According to BBC, a few mafia members, identified as warlords, have been handed over to Beijing. A total of 10 individuals, allegedly involved in illegal activities such as operating scam centers and trafficking Chinese nationals, were transported to China via a chartered flight.

Out of the total, three were identified as Chinese warlords who had ruled Laukkaing. This list includes Bai Suocheng, Liu Zhengxiang, and Wei Chaoren. These individuals were purportedly leaders of three out of the four families that controlled the town, which is situated near the border with China and had become a major center for gambling and other illicit activities, including scams and violent crimes.

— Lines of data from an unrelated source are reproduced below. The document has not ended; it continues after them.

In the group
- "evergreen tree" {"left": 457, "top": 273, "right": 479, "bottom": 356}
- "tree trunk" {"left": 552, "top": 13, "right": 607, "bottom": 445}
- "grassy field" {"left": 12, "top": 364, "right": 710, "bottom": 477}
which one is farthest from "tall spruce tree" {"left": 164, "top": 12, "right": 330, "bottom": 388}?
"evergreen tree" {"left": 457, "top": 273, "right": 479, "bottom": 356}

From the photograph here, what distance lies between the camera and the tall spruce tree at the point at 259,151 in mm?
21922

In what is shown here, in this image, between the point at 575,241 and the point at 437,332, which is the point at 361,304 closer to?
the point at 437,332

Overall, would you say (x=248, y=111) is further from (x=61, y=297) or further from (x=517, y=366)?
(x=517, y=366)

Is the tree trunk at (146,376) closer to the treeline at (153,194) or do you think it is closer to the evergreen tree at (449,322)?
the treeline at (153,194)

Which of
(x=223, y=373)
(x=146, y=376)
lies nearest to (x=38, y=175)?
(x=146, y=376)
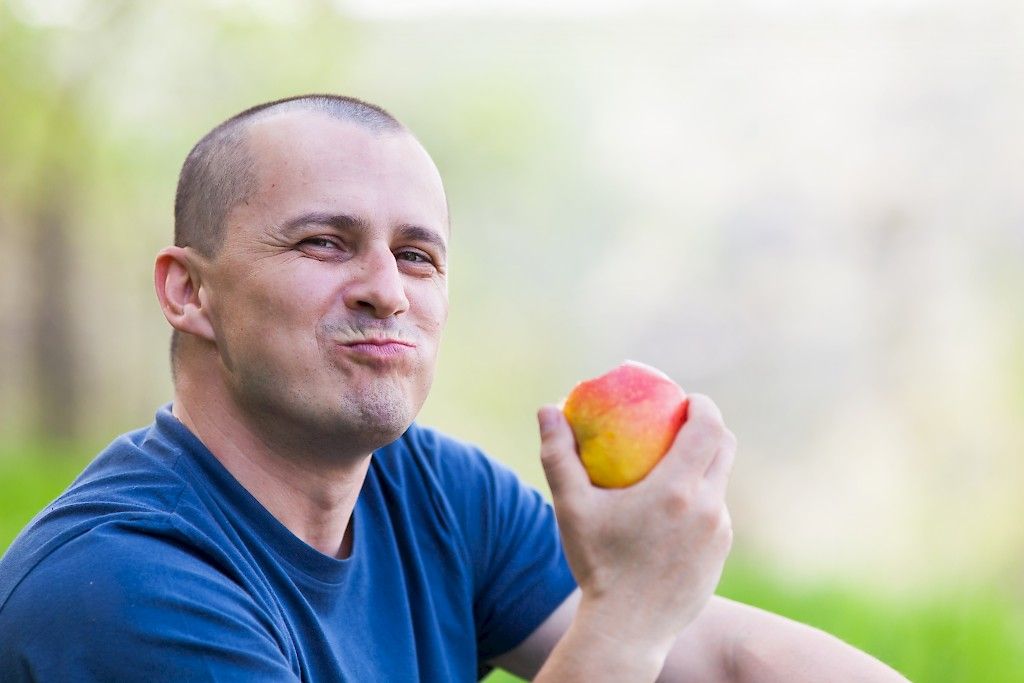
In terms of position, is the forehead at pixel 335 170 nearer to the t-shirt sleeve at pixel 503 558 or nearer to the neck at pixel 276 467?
the neck at pixel 276 467

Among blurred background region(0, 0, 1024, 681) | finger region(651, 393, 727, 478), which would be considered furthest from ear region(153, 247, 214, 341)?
blurred background region(0, 0, 1024, 681)

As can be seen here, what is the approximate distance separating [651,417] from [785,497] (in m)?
6.71

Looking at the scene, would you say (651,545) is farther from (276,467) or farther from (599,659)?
(276,467)

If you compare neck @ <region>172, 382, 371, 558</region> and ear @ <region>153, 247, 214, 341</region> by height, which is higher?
ear @ <region>153, 247, 214, 341</region>

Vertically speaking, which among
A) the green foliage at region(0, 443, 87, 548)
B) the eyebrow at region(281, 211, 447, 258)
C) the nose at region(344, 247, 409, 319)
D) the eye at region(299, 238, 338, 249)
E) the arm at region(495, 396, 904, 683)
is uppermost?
the eyebrow at region(281, 211, 447, 258)

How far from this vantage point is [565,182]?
31.6ft

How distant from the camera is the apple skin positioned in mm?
1547

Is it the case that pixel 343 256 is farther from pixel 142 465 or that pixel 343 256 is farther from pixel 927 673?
pixel 927 673

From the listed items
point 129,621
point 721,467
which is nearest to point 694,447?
point 721,467

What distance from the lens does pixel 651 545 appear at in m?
1.46

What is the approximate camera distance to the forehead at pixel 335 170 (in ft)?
5.54

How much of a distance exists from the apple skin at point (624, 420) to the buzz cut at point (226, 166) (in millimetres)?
524

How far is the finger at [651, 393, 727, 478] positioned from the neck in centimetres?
47

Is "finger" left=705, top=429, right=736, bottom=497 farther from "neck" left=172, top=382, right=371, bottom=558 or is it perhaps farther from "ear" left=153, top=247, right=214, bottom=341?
"ear" left=153, top=247, right=214, bottom=341
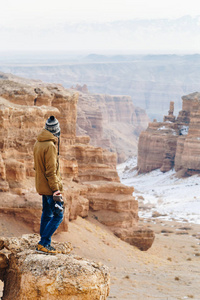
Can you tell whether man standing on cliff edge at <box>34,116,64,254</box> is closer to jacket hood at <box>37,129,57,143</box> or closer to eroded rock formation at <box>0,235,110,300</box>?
jacket hood at <box>37,129,57,143</box>

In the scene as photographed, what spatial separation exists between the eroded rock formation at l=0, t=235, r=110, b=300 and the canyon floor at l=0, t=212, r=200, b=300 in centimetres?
349

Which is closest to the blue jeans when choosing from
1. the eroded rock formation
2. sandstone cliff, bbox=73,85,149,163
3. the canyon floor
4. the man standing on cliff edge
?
the man standing on cliff edge

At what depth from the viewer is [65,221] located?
676 inches

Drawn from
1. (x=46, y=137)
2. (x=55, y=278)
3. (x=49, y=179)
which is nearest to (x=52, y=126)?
(x=46, y=137)

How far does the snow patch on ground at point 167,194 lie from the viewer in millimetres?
43969

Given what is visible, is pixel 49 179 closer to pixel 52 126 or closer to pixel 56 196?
pixel 56 196

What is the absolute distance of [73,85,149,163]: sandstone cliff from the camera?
374 feet

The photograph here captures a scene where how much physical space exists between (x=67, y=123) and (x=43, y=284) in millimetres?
18288

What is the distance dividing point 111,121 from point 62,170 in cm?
13990

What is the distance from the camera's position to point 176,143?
71.1 metres

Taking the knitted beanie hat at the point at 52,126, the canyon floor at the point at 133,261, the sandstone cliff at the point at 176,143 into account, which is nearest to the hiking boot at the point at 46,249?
the knitted beanie hat at the point at 52,126

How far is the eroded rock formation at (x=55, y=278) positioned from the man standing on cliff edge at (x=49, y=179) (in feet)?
1.64

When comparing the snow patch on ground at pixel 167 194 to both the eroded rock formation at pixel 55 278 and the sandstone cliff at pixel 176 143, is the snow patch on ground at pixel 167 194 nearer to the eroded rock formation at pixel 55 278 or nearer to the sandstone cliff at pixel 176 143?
the sandstone cliff at pixel 176 143

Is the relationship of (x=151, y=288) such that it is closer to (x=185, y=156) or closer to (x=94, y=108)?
(x=185, y=156)
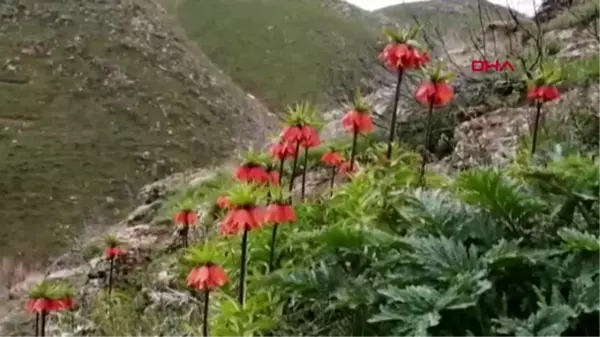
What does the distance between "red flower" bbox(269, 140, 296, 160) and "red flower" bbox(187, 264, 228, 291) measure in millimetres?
844

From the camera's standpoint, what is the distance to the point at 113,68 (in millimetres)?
37375

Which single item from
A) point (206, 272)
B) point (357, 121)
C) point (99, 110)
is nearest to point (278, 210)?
point (206, 272)

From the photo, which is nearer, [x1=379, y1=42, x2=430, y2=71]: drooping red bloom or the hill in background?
[x1=379, y1=42, x2=430, y2=71]: drooping red bloom

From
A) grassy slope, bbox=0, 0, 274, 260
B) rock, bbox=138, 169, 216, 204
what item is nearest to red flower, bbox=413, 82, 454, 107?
rock, bbox=138, 169, 216, 204

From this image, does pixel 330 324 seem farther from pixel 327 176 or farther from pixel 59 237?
pixel 59 237

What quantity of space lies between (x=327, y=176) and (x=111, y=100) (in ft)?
97.4

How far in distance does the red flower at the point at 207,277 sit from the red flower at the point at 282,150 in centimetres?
84

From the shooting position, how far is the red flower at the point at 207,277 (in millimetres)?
3451

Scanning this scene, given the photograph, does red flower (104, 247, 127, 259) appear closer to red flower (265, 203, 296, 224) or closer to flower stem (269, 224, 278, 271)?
flower stem (269, 224, 278, 271)

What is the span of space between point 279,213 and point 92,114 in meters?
31.4

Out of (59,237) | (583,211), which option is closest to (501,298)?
(583,211)

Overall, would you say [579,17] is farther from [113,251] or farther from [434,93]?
[434,93]

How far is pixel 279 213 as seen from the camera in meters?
3.49

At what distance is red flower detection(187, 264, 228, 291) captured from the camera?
3451 millimetres
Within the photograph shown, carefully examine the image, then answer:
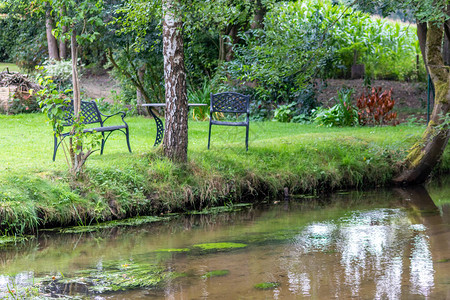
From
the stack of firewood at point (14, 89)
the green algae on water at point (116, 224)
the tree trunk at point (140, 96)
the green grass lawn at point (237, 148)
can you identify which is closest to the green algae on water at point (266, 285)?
the green algae on water at point (116, 224)

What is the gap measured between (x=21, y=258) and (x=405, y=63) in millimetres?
14339

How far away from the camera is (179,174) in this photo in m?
8.34

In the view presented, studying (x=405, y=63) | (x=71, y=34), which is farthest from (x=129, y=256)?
(x=405, y=63)

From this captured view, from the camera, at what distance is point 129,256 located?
6.31 metres

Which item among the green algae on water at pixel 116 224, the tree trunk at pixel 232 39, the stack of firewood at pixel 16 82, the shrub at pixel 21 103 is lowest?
the green algae on water at pixel 116 224

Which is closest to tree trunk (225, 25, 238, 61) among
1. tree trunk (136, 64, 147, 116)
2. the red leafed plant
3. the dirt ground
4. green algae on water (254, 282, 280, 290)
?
tree trunk (136, 64, 147, 116)

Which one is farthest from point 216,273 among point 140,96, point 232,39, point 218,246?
point 140,96

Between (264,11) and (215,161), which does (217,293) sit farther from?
(264,11)

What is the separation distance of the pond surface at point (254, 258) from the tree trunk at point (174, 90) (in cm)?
118

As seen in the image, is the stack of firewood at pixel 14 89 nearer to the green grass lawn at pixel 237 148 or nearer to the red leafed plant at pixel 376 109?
the green grass lawn at pixel 237 148

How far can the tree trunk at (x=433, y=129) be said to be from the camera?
934 cm

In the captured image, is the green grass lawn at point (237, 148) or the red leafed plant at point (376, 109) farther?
the red leafed plant at point (376, 109)

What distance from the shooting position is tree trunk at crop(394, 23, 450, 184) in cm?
934

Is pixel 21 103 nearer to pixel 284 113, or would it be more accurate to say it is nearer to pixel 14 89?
pixel 14 89
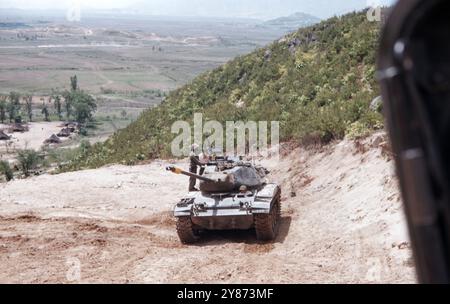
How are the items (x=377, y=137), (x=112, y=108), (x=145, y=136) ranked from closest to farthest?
1. (x=377, y=137)
2. (x=145, y=136)
3. (x=112, y=108)

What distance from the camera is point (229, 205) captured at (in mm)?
12953

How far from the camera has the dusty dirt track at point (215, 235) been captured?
10359 mm

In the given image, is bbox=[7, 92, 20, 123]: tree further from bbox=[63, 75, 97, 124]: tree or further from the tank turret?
the tank turret

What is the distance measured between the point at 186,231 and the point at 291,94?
16.9m

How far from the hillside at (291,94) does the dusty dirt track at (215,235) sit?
1.85 meters

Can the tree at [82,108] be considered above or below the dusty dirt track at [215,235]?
below

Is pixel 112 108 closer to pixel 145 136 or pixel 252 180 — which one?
pixel 145 136

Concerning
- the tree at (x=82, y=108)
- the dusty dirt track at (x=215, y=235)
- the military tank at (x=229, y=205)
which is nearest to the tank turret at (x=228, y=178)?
the military tank at (x=229, y=205)

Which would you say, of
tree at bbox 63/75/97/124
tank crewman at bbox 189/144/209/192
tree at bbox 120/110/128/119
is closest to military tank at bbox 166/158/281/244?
tank crewman at bbox 189/144/209/192

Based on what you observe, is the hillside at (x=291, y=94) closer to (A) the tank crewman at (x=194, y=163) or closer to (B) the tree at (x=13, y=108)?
(A) the tank crewman at (x=194, y=163)

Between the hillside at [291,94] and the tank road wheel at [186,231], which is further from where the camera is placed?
the hillside at [291,94]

The four mafia families had ruled Laukkaing for years, transforming the town from a impoverished area into a hub that lured visitors from mainland China, particularly with its casinos. Many mainland visitors were enticed to visit the town and gamble, an activity that is banned in China. However, some found themselves ensnared by the mafia members who held them against their will and coerced them to work in the notorious scam facilities.

Apart from gambling and scam operations, the region also gained notoriety for other violent crimes and money laundering. Nevertheless, the rebels’ attack in November and the repatriation of the three triad warlords to China marks a significant change for Laukkaing.

Meanwhile, in a separate development, authorities in Hong Kong confirmed the arrest of 347 individuals following a three-day operation. The raids targeted entertainment venues and illegal establishments allegedly linked to triads. The detainees are suspected of involvement in various illicit activities, including sex trafficking, gambling, and drugs.